Published on April 1, 2019
The day started rainy and cold just like any typical Missouri day in March. But what most did not know is that, an event unlike any other was going to take place. The first Missouri Statewide Pre-Law Diversity Conference took place on March 9, 2019, and was created by Mizzou’s very own senior, Tyler Brumfield, Political Science major with a concentration in Black Studies and Constitutional Democracy.
The purpose of this conference was to connect young aspiring diverse lawyers to current professionals and give insight into what the profession is like being a person of color. I am no law student and do not understand the first thing about taking the Bar Exam; but what I clearly understood was the passion and determination Tyler had when he started out the Brumfield wasted no time trying to make a difference at Mizzou. The track list of his involvement is nothing short of extraordinary. Freshman year, Brumfield worked at the Gaines Oldham Black Culture Center (GOBCC), was a member of the Legion of Black Collegians (LBC), and was voted LBC Homecoming Freshman Count.
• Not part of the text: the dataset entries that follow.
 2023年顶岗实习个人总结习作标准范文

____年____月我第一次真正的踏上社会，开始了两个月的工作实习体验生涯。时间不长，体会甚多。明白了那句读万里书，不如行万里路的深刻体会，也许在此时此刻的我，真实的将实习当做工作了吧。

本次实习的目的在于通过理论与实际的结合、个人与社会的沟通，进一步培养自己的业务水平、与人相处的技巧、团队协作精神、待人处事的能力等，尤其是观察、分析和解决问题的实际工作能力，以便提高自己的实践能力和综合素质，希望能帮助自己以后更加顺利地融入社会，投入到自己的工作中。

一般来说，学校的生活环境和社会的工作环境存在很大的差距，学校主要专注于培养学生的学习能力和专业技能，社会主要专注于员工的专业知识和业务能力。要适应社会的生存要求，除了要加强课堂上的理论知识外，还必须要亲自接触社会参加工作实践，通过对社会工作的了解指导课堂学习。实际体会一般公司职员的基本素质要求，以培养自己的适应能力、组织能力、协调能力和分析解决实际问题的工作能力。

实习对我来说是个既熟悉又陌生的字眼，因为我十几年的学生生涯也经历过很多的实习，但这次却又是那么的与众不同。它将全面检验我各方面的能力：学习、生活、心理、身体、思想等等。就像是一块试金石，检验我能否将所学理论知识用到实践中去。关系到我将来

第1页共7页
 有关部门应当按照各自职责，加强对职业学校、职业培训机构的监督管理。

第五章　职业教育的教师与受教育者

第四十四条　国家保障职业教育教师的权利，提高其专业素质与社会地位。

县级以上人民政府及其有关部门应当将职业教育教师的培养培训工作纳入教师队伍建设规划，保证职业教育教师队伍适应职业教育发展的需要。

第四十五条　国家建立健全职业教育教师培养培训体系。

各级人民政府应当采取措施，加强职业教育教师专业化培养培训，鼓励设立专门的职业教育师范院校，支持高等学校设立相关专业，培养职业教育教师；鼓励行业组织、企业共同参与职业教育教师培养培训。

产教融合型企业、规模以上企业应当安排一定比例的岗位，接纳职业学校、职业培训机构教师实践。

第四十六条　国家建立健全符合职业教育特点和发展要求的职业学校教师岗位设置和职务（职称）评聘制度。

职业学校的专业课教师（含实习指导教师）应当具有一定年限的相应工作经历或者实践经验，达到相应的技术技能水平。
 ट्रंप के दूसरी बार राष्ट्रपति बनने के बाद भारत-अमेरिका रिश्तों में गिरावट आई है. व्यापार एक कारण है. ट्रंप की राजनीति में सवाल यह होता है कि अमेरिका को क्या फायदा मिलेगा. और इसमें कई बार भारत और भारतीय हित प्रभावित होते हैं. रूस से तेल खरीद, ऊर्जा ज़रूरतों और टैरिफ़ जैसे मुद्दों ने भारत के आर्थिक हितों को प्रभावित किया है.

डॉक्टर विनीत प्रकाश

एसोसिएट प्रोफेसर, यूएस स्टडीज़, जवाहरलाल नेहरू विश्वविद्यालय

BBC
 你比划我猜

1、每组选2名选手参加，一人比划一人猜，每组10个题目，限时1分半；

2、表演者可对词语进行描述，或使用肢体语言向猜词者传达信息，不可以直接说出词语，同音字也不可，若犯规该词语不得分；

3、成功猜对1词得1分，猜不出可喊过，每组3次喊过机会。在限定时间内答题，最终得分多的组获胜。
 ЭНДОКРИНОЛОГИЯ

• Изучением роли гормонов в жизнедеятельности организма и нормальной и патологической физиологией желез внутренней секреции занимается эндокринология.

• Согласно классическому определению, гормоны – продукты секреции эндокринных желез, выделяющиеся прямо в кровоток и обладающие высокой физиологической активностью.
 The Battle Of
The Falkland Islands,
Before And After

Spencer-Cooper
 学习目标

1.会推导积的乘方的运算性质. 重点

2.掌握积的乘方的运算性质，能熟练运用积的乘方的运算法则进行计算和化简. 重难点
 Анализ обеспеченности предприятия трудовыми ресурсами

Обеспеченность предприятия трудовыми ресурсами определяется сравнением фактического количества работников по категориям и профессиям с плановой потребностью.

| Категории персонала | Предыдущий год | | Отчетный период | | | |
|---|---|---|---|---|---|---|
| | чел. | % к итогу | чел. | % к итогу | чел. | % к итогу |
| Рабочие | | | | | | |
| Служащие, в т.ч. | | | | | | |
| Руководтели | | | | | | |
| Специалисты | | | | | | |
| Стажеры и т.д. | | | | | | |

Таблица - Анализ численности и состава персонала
Sophomore Year he was a part of Marching Mizzou, and during his junior year he was elected LBC vice president. His senior year, he was voted Homecoming King, a Mizzou ‘39 recipient, which recognizes outstanding seniors, and he is also the president of the Mizzou Black Pre-Law Student Association (MUBPLSA).
When asked about why he was so deeply involved, Tyler simply said, “[He] saw the work that needed to be done”; and that is essentially what motivated him to run for president of the MUBPLSA. When Tyler was only a sophomore he attended the National Black Pre-Law Conference and Law Fair on the campus of Harvard University by himself. Empowered by what he experienced then, he returned to Mizzou with a campaign promise that if he was elected president, he would take MUBPLSA with him the following year. A promise that was surely kept. Tyler says that he does what he does because he understands how imperative it is to have representation. Tyler stated that currently, only 5% of the legal profession is minorities and people of color. Harvard gave Tyler exposure to what he and those like him were capable of. If today’s generation does not understand what is possible for them now, that statistic may never change.
When asked what the Center for Academic Success and Excellence (CASE) has done for him, there was no hesitation in mentioning Donell Young, Director of CASE. Brumfield said he looked to Young as a law mentor. Young, receiving a degree from the University of Missouri School of Law in 2016, had a lot to share. Brumfield would sometimes just sit and observe Young to watch how he conducted himself. It is clear that Young, who has his Juris Doctorate (J.D.) from Mizzou, had an influence on Tyler as he has gone onto become the leader that he is today.
It is no understatement to say that Tyler Brumfield has accomplished extraordinary things at Mizzou. His drive and passion are nothing to go unnoticed. His next steps after Mizzou include working as an Analyst at a Tax Law Firm. If Tyler left me with nothing else, it was the message that we have the power to be; and if we are truly committed, then it will come. Good luck Tyler, we all know that you have a bright future ahead of you!